◆ **WORK TO BE COMPLETED**
Within the records, which lines hold the string "Zealand"? Report each one by copying it.

Stored data:
■ ■ ■ ■ ■ ■ ■

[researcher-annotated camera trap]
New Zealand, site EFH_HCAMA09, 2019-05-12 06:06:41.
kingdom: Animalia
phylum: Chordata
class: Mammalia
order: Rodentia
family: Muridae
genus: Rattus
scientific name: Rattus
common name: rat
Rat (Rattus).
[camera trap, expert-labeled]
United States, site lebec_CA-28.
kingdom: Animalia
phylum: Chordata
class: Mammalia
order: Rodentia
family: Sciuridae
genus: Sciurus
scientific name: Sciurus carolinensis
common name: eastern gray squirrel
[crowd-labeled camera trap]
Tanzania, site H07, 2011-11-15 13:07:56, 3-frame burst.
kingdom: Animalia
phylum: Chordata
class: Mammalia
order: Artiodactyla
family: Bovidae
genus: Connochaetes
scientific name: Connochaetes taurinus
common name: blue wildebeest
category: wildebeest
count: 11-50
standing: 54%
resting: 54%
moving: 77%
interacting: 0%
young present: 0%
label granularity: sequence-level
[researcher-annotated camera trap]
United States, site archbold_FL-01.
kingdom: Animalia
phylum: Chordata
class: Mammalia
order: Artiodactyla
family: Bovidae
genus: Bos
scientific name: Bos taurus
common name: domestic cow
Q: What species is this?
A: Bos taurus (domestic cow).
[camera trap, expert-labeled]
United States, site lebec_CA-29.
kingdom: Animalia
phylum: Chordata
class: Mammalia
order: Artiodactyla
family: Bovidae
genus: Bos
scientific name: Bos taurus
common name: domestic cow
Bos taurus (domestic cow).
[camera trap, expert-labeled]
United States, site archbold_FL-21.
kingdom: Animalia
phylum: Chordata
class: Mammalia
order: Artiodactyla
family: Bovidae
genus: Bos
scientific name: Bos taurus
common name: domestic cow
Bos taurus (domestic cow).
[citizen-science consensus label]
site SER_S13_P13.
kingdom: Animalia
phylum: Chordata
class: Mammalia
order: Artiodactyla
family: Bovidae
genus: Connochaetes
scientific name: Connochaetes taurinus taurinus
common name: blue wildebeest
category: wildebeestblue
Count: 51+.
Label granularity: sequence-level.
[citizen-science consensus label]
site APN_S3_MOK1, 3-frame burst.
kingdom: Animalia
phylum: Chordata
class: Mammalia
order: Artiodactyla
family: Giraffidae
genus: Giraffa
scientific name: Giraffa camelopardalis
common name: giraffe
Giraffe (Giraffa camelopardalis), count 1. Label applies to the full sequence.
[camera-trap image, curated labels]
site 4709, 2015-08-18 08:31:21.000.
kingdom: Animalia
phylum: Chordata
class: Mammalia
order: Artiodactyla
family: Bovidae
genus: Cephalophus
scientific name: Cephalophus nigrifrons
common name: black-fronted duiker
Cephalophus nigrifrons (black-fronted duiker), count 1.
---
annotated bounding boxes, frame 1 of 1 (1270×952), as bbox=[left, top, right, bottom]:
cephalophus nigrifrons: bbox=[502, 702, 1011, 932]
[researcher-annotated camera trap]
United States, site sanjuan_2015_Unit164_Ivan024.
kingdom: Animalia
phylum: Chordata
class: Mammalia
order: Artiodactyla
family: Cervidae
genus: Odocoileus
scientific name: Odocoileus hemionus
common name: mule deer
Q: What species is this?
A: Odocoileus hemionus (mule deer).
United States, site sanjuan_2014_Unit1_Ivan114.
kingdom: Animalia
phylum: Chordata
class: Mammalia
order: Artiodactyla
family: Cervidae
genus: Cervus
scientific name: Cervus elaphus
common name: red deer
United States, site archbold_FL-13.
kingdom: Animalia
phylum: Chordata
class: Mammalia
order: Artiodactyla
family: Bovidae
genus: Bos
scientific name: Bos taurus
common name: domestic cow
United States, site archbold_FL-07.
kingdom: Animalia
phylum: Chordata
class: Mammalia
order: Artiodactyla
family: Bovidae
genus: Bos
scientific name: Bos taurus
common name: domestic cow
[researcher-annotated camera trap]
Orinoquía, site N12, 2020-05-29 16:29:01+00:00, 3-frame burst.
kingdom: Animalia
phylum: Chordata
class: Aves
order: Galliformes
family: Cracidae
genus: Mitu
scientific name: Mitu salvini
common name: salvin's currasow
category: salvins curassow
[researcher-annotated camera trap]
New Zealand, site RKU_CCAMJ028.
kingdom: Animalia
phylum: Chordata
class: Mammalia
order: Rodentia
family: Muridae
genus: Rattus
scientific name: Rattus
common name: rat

■ ■ ■ ■ ■ ■ ■

◆ **RESULT FOR THIS TASK**
New Zealand, site EFH_HCAMA09, 2019-05-12 06:06:41.
New Zealand, site RKU_CCAMJ028.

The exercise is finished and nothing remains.